## F_CPU at 8388608 Hz?

25 posts / 0 new
Author
Message

I've been using timer3 with the MCU clock for interrupts to run the Raven radio duty cycle. With a 1024 prescaler at 8MHz that gives about the right time precision of 128 microseconds, at first sight an attractive number but turns out to be 7812 counts per second, and that requires division to calculate the expected turnon time of another radio.

It would be nice if the counts per second were a power of two, as then the calculations could be done by masking and shifting. It would also give more accuracy after an MCU sleep. That is based on a timer2 wake from the 32768 Hz watch crystal which will jitter the next receive window.

Everything would be a lot simpler if F_CPU were a power of two! 4 MHz would not be fast enough to unload the radio frames, but OSCCAL can easily drive it to 8388608.

It would take a bit of time to modify things to work with a new F_CPU define, so before I try it can anyone advise how stable such 5% overclocking would be?

Quote:

but turns out to be 7812 counts per second, and that requires division to calculate the expected turnon time of another radio.

You've lost me. Are you using the internal oscillator? OSCCAL doesn't apply to crystals AFAIK.

For longer time intervals, why not just set up a compare match and trip at 1 second or whatever. 7812 or 4567 or 1234 or whatever.

Division required? 1 division per setup? So what; do the divide.

As this "would take a bit of time to work out", what problem needs to be solved? Saving a few microseconds of calculation time every xxx seconds/minutes?

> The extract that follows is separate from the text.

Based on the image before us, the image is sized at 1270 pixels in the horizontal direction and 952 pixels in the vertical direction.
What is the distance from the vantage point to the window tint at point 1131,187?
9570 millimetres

You can put lipstick on a pig, but it is still a pig.

I've never met a pig I didn't like, as long as you have some salt and pepper.

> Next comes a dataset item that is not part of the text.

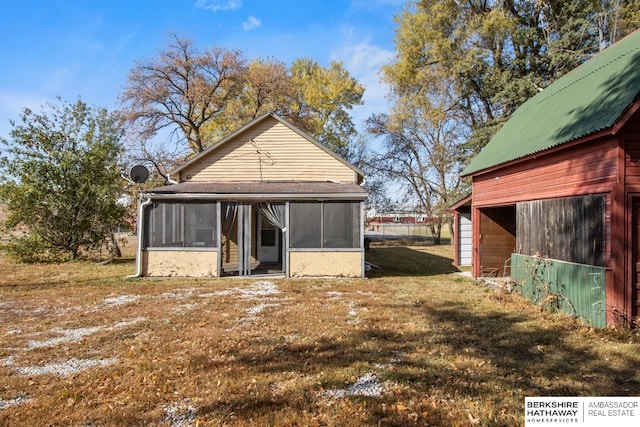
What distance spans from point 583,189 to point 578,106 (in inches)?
81.4

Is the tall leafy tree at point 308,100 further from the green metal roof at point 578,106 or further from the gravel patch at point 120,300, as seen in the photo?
the gravel patch at point 120,300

Well low power is one of the considerations and unnecessary division cuts into the sleep time. The radio is turned on for a channel check at 8 Hz and that is timed by the timer3 compare match, but transmission time to another Raven has to be calculated modulo the channel check interval. One divide is not so bad but drift correction adds three more. True, for tx the CPU idles anyway until the radio turnon time but the calculation delay could occasionally bump that into the next time slot.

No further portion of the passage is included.